> Work required
Rewrite the listing below, substituting "wooden board" for every "wooden plank" and keeping everything else unchanged. Omit the pictures from your answer.

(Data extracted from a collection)

* * * * *

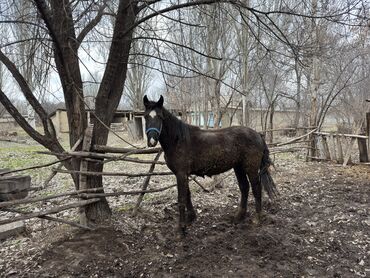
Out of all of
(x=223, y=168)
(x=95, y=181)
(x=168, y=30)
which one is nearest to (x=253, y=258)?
(x=223, y=168)

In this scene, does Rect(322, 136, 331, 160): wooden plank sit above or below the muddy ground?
above

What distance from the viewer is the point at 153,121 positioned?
144 inches

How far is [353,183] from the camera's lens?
274 inches

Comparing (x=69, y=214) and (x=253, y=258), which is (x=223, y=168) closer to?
(x=253, y=258)

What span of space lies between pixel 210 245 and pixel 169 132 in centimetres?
155

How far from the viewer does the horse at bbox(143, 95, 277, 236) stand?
152 inches

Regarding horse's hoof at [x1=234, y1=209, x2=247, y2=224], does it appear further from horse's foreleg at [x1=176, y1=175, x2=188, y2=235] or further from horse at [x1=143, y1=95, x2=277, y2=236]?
horse's foreleg at [x1=176, y1=175, x2=188, y2=235]

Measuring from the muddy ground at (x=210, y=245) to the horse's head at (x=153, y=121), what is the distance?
4.56 feet

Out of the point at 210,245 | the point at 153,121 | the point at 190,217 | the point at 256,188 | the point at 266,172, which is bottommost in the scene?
the point at 210,245

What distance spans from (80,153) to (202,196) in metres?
2.81

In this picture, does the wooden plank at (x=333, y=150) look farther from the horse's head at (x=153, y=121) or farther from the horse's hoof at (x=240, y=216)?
the horse's head at (x=153, y=121)

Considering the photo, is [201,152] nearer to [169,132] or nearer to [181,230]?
[169,132]

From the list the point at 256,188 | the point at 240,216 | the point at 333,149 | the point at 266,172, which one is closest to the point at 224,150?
the point at 256,188

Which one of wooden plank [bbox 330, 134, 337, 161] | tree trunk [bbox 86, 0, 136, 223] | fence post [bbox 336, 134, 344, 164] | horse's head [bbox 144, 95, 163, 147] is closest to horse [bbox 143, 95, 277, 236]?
horse's head [bbox 144, 95, 163, 147]
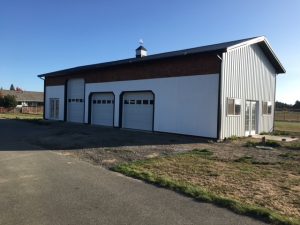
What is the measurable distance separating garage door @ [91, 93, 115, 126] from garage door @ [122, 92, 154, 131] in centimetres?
159

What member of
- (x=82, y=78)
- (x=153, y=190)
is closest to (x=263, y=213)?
(x=153, y=190)

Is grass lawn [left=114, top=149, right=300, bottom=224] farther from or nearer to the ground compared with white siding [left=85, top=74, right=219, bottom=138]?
nearer to the ground

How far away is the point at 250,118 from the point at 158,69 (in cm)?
645

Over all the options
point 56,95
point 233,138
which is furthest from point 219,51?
point 56,95

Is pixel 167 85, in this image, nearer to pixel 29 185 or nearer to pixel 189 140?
pixel 189 140

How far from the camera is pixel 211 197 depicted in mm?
5816

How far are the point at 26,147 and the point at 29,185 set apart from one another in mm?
6113

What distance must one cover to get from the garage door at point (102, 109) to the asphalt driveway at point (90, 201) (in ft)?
45.7

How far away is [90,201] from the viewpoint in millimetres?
5590

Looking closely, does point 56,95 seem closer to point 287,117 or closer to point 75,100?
point 75,100

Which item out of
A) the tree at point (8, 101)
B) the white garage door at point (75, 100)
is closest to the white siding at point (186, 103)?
the white garage door at point (75, 100)

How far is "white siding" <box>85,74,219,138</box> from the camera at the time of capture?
606 inches

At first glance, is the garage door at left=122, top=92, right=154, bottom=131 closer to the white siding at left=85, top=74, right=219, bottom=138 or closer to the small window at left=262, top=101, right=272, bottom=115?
the white siding at left=85, top=74, right=219, bottom=138

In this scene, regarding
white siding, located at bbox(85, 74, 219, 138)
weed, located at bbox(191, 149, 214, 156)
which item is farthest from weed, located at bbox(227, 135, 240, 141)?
weed, located at bbox(191, 149, 214, 156)
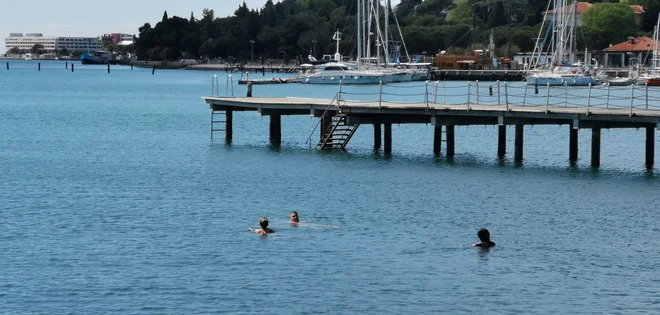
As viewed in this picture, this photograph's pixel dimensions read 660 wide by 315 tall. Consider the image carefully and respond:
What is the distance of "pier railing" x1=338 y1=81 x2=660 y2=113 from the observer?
2297 inches

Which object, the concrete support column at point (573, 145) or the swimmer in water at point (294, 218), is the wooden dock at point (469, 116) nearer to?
the concrete support column at point (573, 145)

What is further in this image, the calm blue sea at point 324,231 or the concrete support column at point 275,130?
the concrete support column at point 275,130

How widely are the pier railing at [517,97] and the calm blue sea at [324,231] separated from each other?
284 cm

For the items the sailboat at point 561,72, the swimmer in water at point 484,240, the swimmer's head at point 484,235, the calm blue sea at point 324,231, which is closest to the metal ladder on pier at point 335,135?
the calm blue sea at point 324,231

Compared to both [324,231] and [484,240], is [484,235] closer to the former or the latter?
[484,240]

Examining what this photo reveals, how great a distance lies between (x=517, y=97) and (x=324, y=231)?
294ft

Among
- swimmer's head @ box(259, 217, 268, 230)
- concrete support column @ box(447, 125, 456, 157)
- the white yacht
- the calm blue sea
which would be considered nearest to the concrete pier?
concrete support column @ box(447, 125, 456, 157)

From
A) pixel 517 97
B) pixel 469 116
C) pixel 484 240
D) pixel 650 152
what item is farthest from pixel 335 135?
pixel 517 97

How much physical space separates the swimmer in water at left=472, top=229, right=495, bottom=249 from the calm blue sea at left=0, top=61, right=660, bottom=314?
0.86ft

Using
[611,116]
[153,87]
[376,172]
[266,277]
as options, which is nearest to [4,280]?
[266,277]

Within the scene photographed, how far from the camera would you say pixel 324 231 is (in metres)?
40.0

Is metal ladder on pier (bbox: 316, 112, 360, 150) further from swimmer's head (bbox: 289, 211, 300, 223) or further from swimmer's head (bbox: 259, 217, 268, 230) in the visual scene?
swimmer's head (bbox: 259, 217, 268, 230)

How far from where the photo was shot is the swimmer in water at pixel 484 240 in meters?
36.9

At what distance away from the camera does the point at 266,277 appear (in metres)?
33.5
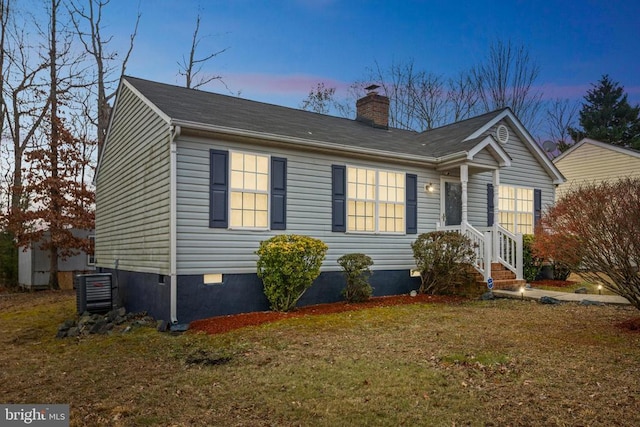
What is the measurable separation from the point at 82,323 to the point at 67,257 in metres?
9.95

* * * * *

> Correct result
Out of all of
(x=223, y=168)
(x=95, y=181)
(x=168, y=30)
which one is nearest to (x=253, y=258)?
(x=223, y=168)

In this scene, does Rect(322, 136, 331, 160): wooden board sit above or below the muddy ground?
above

What distance from the viewer is the point at 153,121 positioned?
144 inches

How far is [353,183] from the camera's lens?
274 inches

Comparing (x=69, y=214) and (x=253, y=258), which is (x=223, y=168) closer to?
(x=253, y=258)

What span of space lies between pixel 210 245 and pixel 169 132 in centimetres?
155

How far from the viewer does the horse at bbox(143, 95, 277, 236) stand?
152 inches

Regarding horse's hoof at [x1=234, y1=209, x2=247, y2=224], does it appear further from horse's foreleg at [x1=176, y1=175, x2=188, y2=235] or further from horse at [x1=143, y1=95, x2=277, y2=236]?
horse's foreleg at [x1=176, y1=175, x2=188, y2=235]

Measuring from the muddy ground at (x=210, y=245) to the horse's head at (x=153, y=121), what is the distance?
4.56 feet

Out of the point at 210,245 | the point at 153,121 | the point at 190,217 | the point at 256,188 | the point at 266,172, which is bottommost in the scene?
the point at 210,245

What distance spans from (80,153) to (202,196) in metres?
2.81

In this picture, does the wooden board at (x=333, y=150) look farther from the horse's head at (x=153, y=121) or farther from the horse's hoof at (x=240, y=216)?
the horse's head at (x=153, y=121)

Considering the photo, is [201,152] nearer to [169,132] or nearer to [181,230]?
[169,132]

From the list the point at 256,188 | the point at 240,216 | the point at 333,149 | the point at 266,172, which one is closest to the point at 224,150?
the point at 256,188

Which one of wooden board [bbox 330, 134, 337, 161] | tree trunk [bbox 86, 0, 136, 223] | fence post [bbox 336, 134, 344, 164] | horse's head [bbox 144, 95, 163, 147] is closest to horse [bbox 143, 95, 277, 236]?
horse's head [bbox 144, 95, 163, 147]
What is the measurable distance separating garage door @ [91, 93, 115, 126] from garage door @ [122, 92, 154, 131] in centimetres?
159

What member of
- (x=82, y=78)
- (x=153, y=190)
is closest to (x=263, y=213)?
(x=153, y=190)

Is grass lawn [left=114, top=149, right=300, bottom=224] farther from or nearer to the ground compared with white siding [left=85, top=74, right=219, bottom=138]?
nearer to the ground

How far away is the point at 250,118 from the point at 158,69 (in cm)?
645

Over all the options
point 56,95
point 233,138
which is furthest from point 219,51?
point 56,95

Is pixel 167 85, in this image, nearer to pixel 29 185 or nearer to pixel 189 140?
pixel 189 140

How far from the camera is pixel 211 197 depicted in mm?
5816

How far are the point at 26,147 and the point at 29,185 set apart from one another in mm?
6113

What distance must one cover to get from the garage door at point (102, 109) to the asphalt driveway at point (90, 201) (in ft)?
45.7

How far away is [90,201] from the viewpoint in millimetres?
5590

Looking closely, does point 56,95 seem closer to point 287,117 or closer to point 75,100?
point 75,100

Which item out of
A) the tree at point (8, 101)
B) the white garage door at point (75, 100)
is closest to the white siding at point (186, 103)?
the white garage door at point (75, 100)

How far is "white siding" <box>85,74,219,138</box> from the camera at the time of capture?
606 inches

At first glance, is the garage door at left=122, top=92, right=154, bottom=131 closer to the white siding at left=85, top=74, right=219, bottom=138 or closer to the small window at left=262, top=101, right=272, bottom=115?
the white siding at left=85, top=74, right=219, bottom=138

In this scene, regarding
white siding, located at bbox(85, 74, 219, 138)
weed, located at bbox(191, 149, 214, 156)
which item is farthest from weed, located at bbox(227, 135, 240, 141)?
weed, located at bbox(191, 149, 214, 156)
As viewed in this picture, this photograph's pixel dimensions read 660 wide by 315 tall. Consider the image carefully and respond:
What is the distance of "pier railing" x1=338 y1=81 x2=660 y2=113 from the observer?
2297 inches

Which object, the concrete support column at point (573, 145) or the swimmer in water at point (294, 218), is the wooden dock at point (469, 116) nearer to?
the concrete support column at point (573, 145)

What is further in this image, the calm blue sea at point 324,231 or the concrete support column at point 275,130?
the concrete support column at point 275,130

How widely are the pier railing at [517,97] and the calm blue sea at [324,231] separated from each other?
284 cm

For the items the sailboat at point 561,72, the swimmer in water at point 484,240, the swimmer's head at point 484,235, the calm blue sea at point 324,231, which is closest to the metal ladder on pier at point 335,135?
the calm blue sea at point 324,231

Compared to both [324,231] and [484,240], is [484,235] closer to the former or the latter?
[484,240]

Examining what this photo reveals, how great a distance lies between (x=517, y=97) and (x=324, y=231)?
294ft

Among
- swimmer's head @ box(259, 217, 268, 230)
- concrete support column @ box(447, 125, 456, 157)
- the white yacht
- the calm blue sea
which would be considered nearest to the concrete pier?
concrete support column @ box(447, 125, 456, 157)

From
A) pixel 517 97
B) pixel 469 116
C) pixel 484 240
D) pixel 650 152
what item is farthest from pixel 335 135?
pixel 517 97

How much physical space separates the swimmer in water at left=472, top=229, right=495, bottom=249 from the calm blue sea at left=0, top=61, right=660, bottom=314?
0.86ft

Using
[611,116]
[153,87]
[376,172]
[266,277]
as options, which is nearest to [4,280]?
[266,277]

Within the scene photographed, how far from the camera would you say pixel 324 231 is (in metres)?
40.0

Is metal ladder on pier (bbox: 316, 112, 360, 150) further from swimmer's head (bbox: 289, 211, 300, 223) or further from swimmer's head (bbox: 259, 217, 268, 230) in the visual scene?
swimmer's head (bbox: 259, 217, 268, 230)

How far from where the photo was shot is the swimmer in water at pixel 484 240 in meters?
36.9

At what distance away from the camera does the point at 266,277 appear (in metres)?
33.5
What is the measurable separation from the point at 82,323 to the point at 67,257 in metres?
9.95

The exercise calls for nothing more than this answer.